Return the listing in full and exactly, but without a single picture.

*** Begin section ***

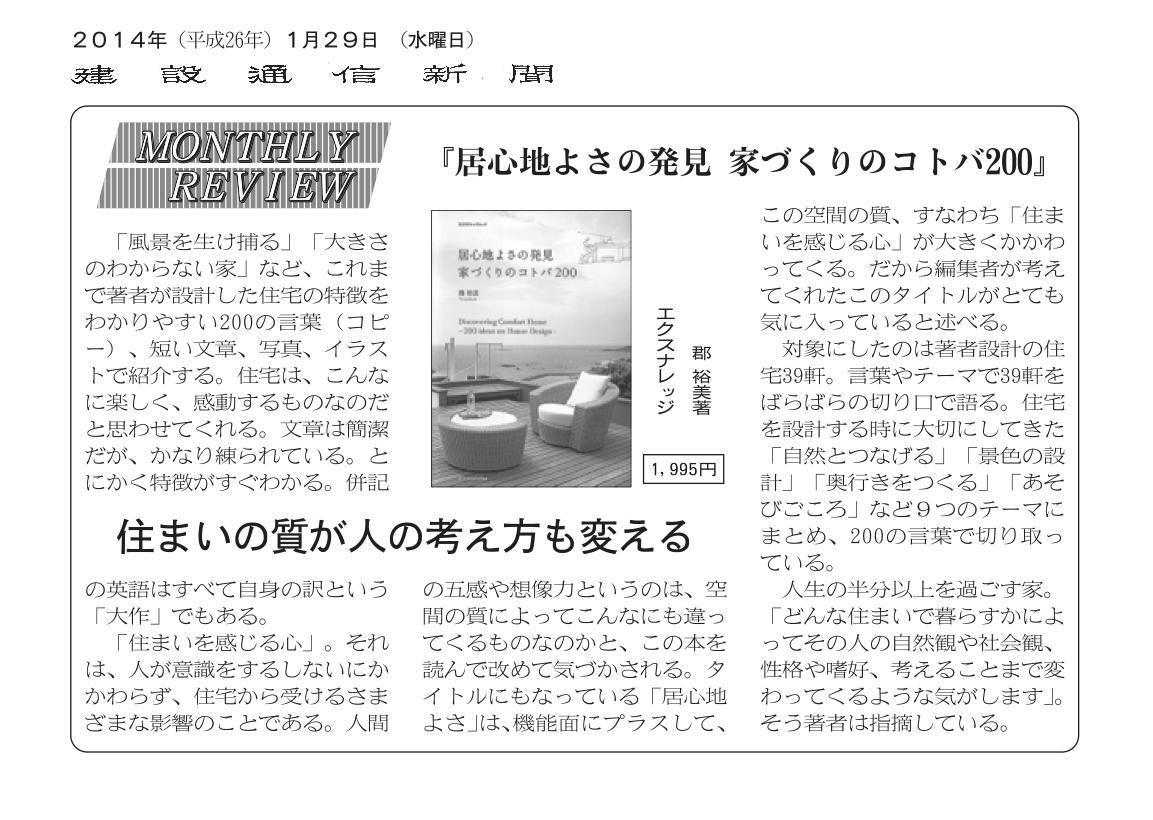 20140129_review_kentsu_tr_sm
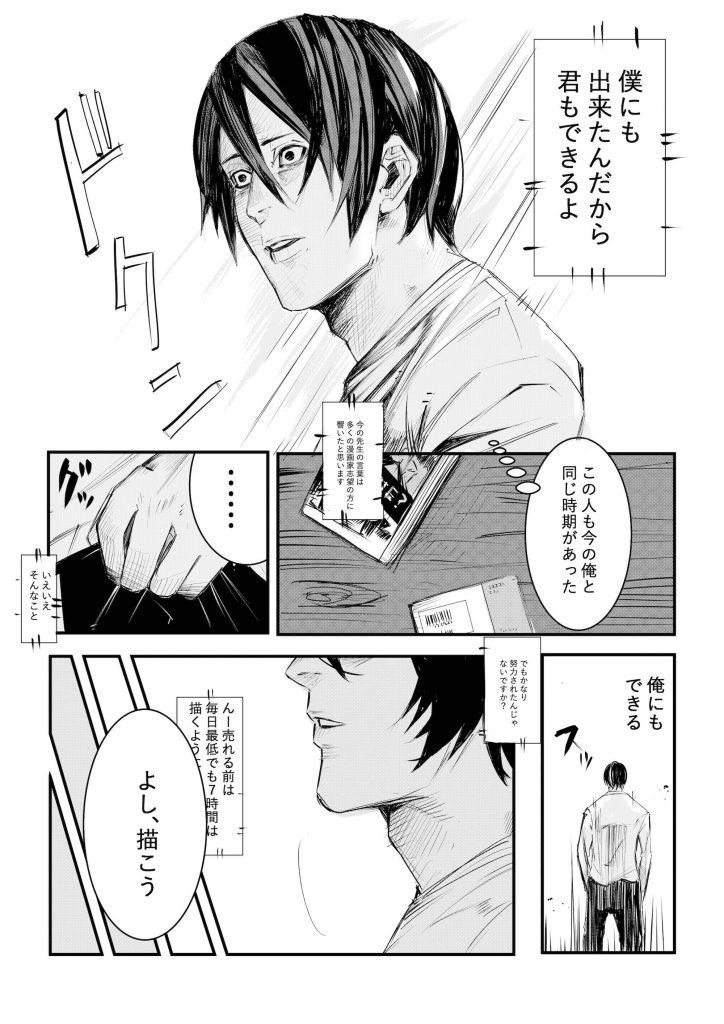 ニート3話3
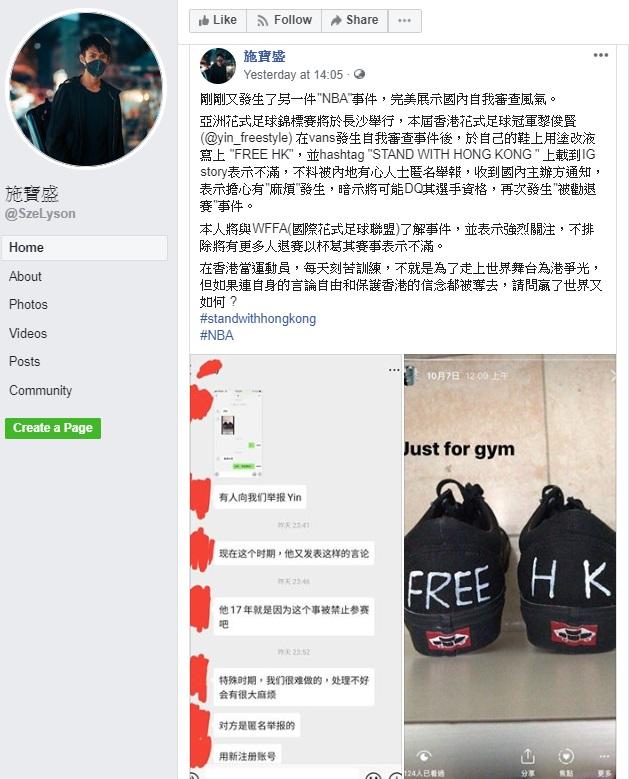 施寶盛昨日指有人投訴黎俊賢。施寶盛facebook圖片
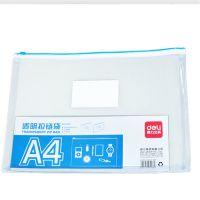 得力拉链文件袋 5586 A4 立体 加厚 加宽 防水 大容量资料袋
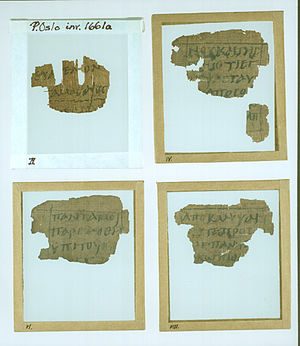 Matthew 11 - Image: P062 Mat 11.25 30 verso 2 4 6 8 IV
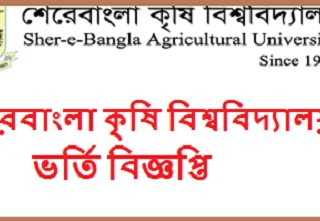 Sher-e-Bangla Agricultural University Admission Circular 2017-18 , Sher-e-Bangla Agricultural University Admission Circular 2017, Sher-e-Bangla Agricultural University Admission 2017-18 ,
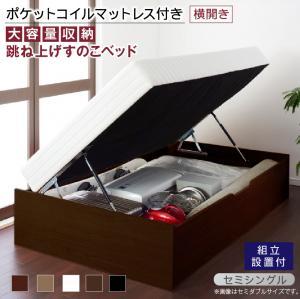 組立設置付 大容量収納 跳ね上げ すのこ ベッド ポケットコイルマットレス付き 横開き セミシングルサイズ セミシングルベッド ベット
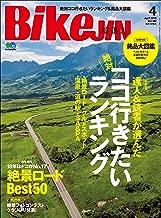 BikeJIN/培倶人(バイクジン) 2018年4月号 Vol.182[雑誌] (Japanese Edition)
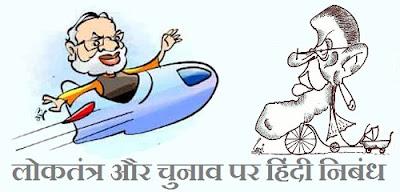 "Hindi Essay on ""Democracy and Election"", ""लोकतंत्र और चुनाव पर निबंध"", ""Loktantra aur Chunav"" for Students"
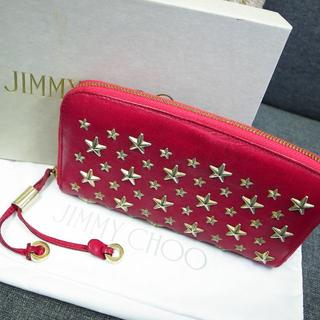 JIMMY CHOO - 正規品☆ジミーチュウ 長財布 フィリッパ 星スタッズ バッグ 財布 小物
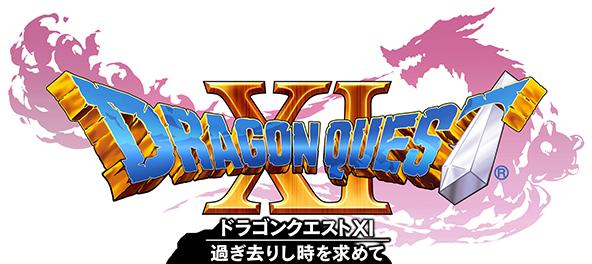 f:id:switchsokuhou:20170426211211p:plain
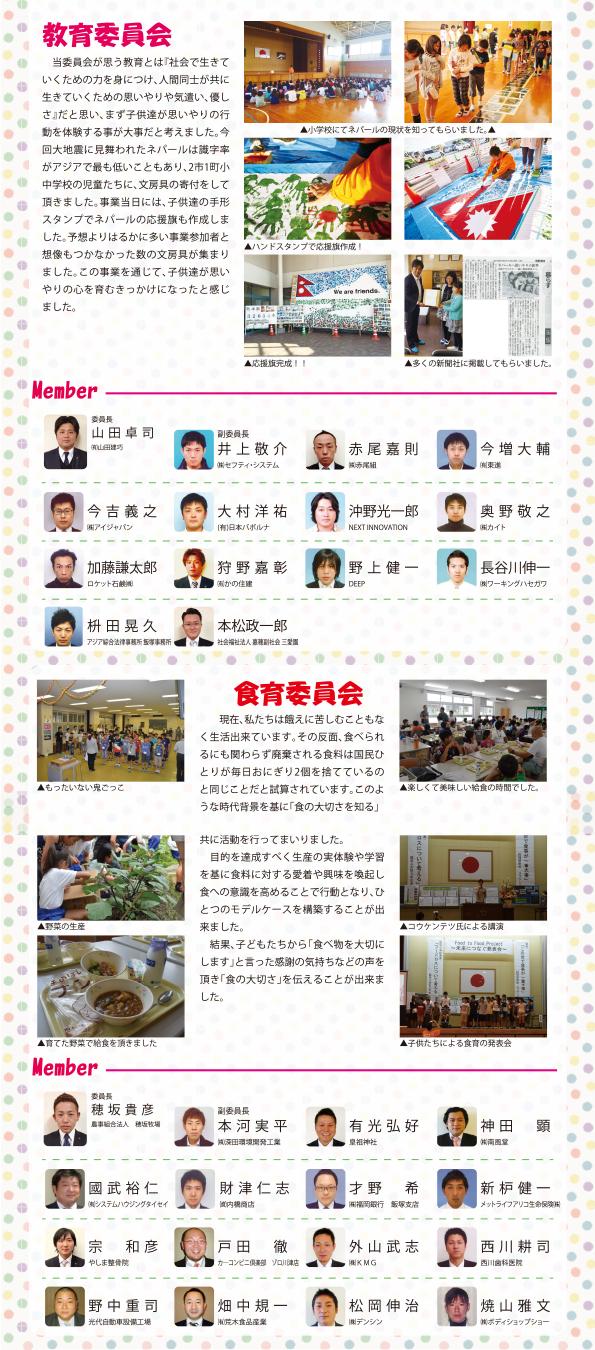 飯塚JC 教育委員会 、食育委員会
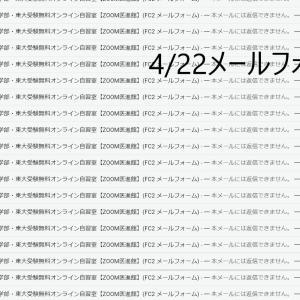 大阪で5年誹謗中傷被害の僕は有望人材国内5千海外414人救済◎大阪の大衆と反知性産業は誹謗中傷×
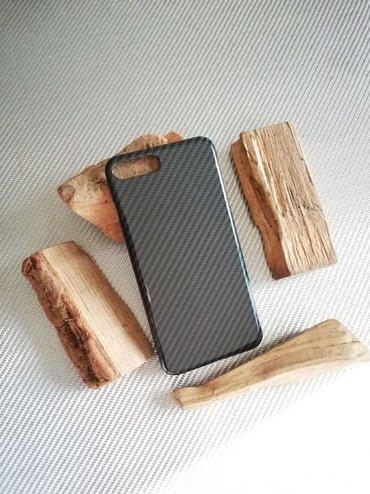 Crna futrola od pravog karbona.   Dostupno za sledece modele:   iPhon
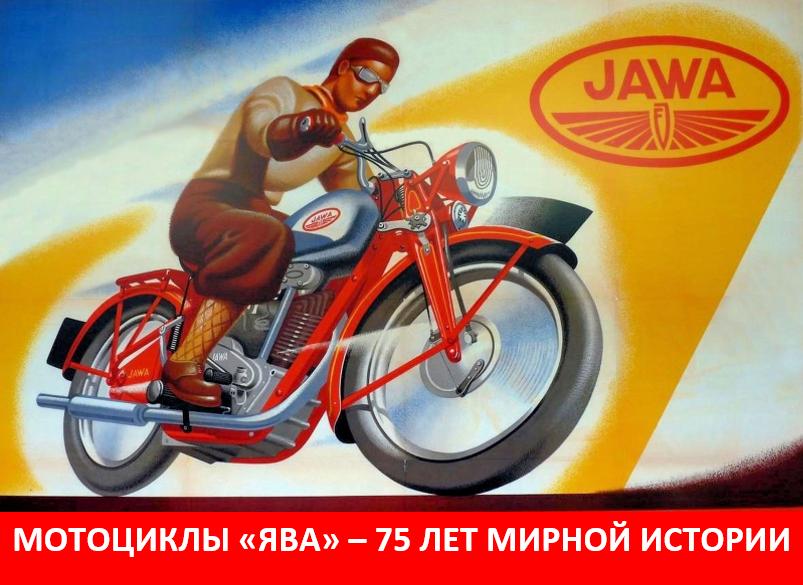 Чешские «Явы» – самые культовые мотоциклы в СССР: их можно увидеть вживую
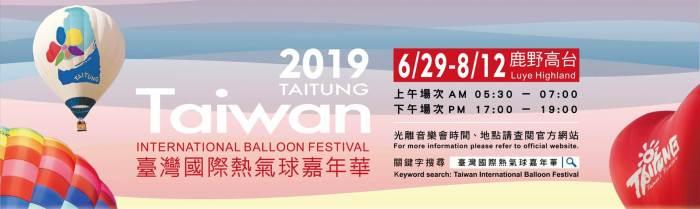 2019熱氣球嘉年華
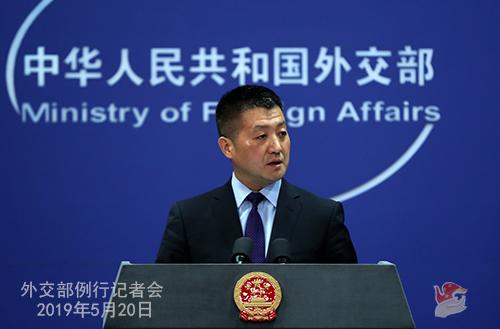 中国领导人考察、调研稀土产业对外传递了什么信息?外交部回应
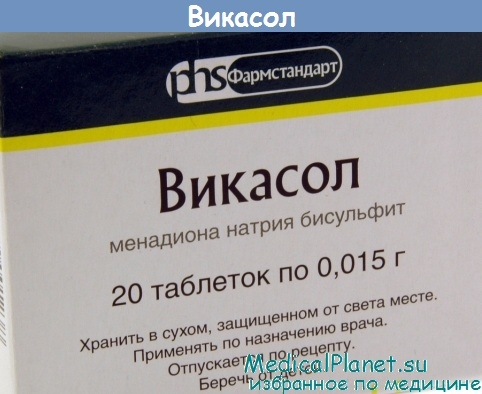 Витамин К - викасол
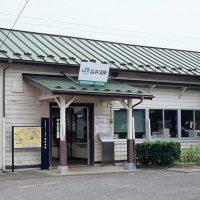JR東日本東北本線・品井沼駅、素朴な雰囲気を残した木造駅舎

*** End section ***

[Written reply]
 20140129_review_kentsu_tr_sm
 ニート3話3
 施寶盛昨日指有人投訴黎俊賢。施寶盛facebook圖片
 得力拉链文件袋 5586 A4 立体 加厚 加宽 防水 大容量资料袋
 Matthew 11 - Image: P062 Mat 11.25 30 verso 2 4 6 8 IV
 Sher-e-Bangla Agricultural University Admission Circular 2017-18 , Sher-e-Bangla Agricultural University Admission Circular 2017, Sher-e-Bangla Agricultural University Admission 2017-18 ,
 組立設置付 大容量収納 跳ね上げ すのこ ベッド ポケットコイルマットレス付き 横開き セミシングルサイズ セミシングルベッド ベット
 BikeJIN/培倶人(バイクジン) 2018年4月号 Vol.182[雑誌] (Japanese Edition)
 "Hindi Essay on ""Democracy and Election"", ""लोकतंत्र और चुनाव पर निबंध"", ""Loktantra aur Chunav"" for Students"
 JIMMY CHOO - 正規品☆ジミーチュウ 長財布 フィリッパ 星スタッズ バッグ 財布 小物
 f:id:switchsokuhou:20170426211211p:plain
 飯塚JC 教育委員会 、食育委員会
 大阪で5年誹謗中傷被害の僕は有望人材国内5千海外414人救済◎大阪の大衆と反知性産業は誹謗中傷×
 Crna futrola od pravog karbona.   Dostupno za sledece modele:   iPhon
 Чешские «Явы» – самые культовые мотоциклы в СССР: их можно увидеть вживую
 2019熱氣球嘉年華
 中国领导人考察、调研稀土产业对外传递了什么信息?外交部回应
 Витамин К - викасол
JR東日本東北本線・品井沼駅、素朴な雰囲気を残した木造駅舎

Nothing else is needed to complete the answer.